This is also a significant problem with the NSAIDs we have today, too. For any particular NSAID, some patients respond, some patients don’t, and we don’t know why. Starting six years ago with several of the clinical trials I’ve designed, I’ve been taking blood samples that I store for future genetic analysis. I may not understand today why one patient responds or does not respond to a drug, but I am hoping that as molecular genetics and pain medicine get better, we’ll be able to solve some of these problems. In the future, I hope to go back and take a look at the stored samples to see if there is a genetic signature that can predict either the efficacy or adverse effect profiles of the drugs that the patients used.
Do you see any especially promising research being done in pain genetics?
There’s a lot of very promising work coming out of the NIH [US National Institutes of Health] and several academic centers. It’s still too early to know exactly where that’s going, but I pay a lot of attention to it.
Are there any papers that you think every pain researcher should read?

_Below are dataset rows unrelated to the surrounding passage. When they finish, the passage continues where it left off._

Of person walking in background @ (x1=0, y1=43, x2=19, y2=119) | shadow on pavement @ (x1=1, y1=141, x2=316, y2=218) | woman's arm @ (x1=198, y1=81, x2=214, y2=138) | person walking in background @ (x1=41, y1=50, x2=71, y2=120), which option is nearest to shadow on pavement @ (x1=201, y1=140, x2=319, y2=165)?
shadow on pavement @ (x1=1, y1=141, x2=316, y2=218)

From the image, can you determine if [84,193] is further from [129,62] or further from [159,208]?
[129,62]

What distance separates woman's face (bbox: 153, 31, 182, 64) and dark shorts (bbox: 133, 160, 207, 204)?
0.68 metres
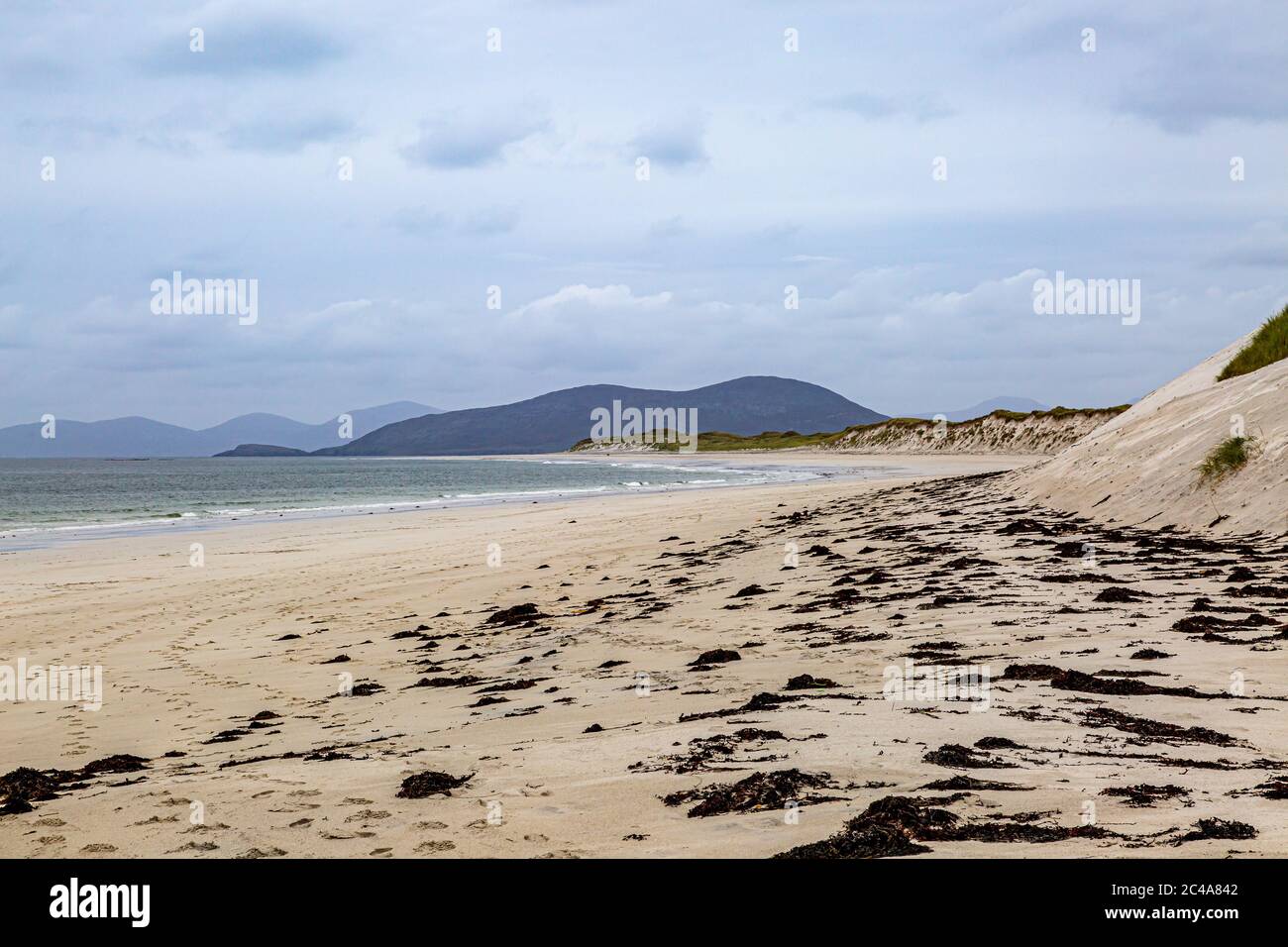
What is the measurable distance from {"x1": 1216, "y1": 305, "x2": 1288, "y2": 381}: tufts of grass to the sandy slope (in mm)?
4034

One that I will mention immediately is a paper on tanezumab, a nerve growth factor (NGF) inhibitor [Lane et al., 2010]. This is a drug that I have not worked on in the past, so I have no proprietary interest in this study. However, I believe that this was a landmark study because the drug showed tremendous efficacy in patients with osteoarthritis of the knee, and it works through an entirely new mechanism. Nancy Lane [at the University of California at Davis Medical School, US] was the lead investigator. If you look at the figures in this article, you see that the level of efficacy is phenomenal—I’d just never seen figures like that before. We need to have drugs work like that.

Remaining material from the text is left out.